EXERCISE DIRECTIONS: Output exactly the lines from the one with "New Zealand, site TGH_unknown, 2022-01-30" to the close of the records below, first and last included.

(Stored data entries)
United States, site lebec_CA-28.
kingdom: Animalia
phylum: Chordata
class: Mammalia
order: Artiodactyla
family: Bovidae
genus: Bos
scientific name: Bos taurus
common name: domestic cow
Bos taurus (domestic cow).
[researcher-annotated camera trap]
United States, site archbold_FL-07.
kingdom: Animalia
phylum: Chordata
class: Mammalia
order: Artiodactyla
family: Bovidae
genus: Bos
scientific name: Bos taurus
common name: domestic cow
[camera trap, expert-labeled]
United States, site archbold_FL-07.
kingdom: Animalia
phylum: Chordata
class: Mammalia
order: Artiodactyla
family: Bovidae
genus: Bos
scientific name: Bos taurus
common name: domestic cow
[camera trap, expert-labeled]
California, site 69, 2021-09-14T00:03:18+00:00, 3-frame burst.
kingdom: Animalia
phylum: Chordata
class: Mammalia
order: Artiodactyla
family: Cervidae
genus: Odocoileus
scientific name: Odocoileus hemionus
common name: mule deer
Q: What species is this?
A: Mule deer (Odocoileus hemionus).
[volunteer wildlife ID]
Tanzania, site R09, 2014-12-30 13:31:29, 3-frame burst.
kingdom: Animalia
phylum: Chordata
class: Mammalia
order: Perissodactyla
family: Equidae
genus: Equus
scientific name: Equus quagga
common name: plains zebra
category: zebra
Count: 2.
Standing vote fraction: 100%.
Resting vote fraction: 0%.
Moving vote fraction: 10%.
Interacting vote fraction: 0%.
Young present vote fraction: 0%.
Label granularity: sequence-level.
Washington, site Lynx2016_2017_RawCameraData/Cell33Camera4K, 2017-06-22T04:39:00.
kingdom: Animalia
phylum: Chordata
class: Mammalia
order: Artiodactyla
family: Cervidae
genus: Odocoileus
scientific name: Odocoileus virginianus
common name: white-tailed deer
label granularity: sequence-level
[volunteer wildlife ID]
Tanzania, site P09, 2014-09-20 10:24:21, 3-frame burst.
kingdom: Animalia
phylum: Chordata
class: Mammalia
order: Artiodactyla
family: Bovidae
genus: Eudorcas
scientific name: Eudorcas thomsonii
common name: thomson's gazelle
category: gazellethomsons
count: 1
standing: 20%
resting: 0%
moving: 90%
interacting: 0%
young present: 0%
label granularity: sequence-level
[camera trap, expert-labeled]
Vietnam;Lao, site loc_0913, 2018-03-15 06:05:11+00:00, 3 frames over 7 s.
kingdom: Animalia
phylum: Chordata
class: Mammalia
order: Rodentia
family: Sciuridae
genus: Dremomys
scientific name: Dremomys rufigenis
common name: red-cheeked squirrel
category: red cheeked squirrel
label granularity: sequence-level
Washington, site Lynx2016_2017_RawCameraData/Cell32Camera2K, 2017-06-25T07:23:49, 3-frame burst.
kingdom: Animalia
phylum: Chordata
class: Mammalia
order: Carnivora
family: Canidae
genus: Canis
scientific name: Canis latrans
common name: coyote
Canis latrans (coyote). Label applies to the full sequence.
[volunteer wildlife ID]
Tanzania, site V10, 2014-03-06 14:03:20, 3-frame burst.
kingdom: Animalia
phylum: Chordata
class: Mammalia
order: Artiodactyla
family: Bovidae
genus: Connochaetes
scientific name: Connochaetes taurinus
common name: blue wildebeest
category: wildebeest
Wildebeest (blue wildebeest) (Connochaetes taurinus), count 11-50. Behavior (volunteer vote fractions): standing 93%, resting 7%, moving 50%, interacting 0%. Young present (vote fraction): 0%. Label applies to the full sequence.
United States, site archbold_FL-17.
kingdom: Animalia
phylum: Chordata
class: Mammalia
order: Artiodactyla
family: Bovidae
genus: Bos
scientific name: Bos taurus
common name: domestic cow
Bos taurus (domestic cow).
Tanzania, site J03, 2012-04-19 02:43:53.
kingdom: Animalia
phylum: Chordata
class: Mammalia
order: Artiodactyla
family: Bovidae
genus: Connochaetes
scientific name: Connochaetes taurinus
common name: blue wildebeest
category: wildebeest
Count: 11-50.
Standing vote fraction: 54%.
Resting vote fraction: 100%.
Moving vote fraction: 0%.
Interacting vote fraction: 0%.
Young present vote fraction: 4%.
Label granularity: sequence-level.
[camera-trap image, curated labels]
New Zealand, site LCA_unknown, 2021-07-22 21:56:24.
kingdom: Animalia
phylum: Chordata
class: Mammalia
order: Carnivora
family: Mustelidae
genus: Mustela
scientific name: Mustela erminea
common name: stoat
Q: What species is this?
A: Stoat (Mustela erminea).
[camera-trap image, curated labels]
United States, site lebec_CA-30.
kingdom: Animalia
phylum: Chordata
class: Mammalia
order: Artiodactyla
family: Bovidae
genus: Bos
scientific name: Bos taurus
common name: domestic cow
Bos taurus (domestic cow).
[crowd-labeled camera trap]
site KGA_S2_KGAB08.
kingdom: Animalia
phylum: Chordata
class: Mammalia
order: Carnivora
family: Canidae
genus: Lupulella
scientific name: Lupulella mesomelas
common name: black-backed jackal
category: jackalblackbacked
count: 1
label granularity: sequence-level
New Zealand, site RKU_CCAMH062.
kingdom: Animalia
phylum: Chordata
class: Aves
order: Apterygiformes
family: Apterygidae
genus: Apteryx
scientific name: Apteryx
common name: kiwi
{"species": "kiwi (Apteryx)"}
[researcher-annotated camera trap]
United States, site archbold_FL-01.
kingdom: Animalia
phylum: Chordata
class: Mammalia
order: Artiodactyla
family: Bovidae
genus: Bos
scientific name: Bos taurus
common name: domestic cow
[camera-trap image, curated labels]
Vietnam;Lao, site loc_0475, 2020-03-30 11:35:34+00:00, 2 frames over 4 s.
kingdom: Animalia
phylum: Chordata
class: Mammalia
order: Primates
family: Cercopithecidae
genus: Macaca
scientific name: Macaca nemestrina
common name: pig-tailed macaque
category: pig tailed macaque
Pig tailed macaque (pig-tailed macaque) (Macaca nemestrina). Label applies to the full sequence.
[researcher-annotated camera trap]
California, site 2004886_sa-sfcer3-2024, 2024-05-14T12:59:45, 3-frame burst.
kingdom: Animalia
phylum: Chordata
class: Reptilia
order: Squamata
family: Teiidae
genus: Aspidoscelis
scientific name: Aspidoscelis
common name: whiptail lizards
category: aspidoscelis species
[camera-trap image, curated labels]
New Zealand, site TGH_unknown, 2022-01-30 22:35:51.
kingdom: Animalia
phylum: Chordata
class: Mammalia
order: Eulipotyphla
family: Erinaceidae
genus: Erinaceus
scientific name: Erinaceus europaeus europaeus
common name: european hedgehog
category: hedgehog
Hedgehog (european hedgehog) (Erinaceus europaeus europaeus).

YOUR RESPONSE:
New Zealand, site TGH_unknown, 2022-01-30 22:35:51.
kingdom: Animalia
phylum: Chordata
class: Mammalia
order: Eulipotyphla
family: Erinaceidae
genus: Erinaceus
scientific name: Erinaceus europaeus europaeus
common name: european hedgehog
category: hedgehog
Hedgehog (european hedgehog) (Erinaceus europaeus europaeus).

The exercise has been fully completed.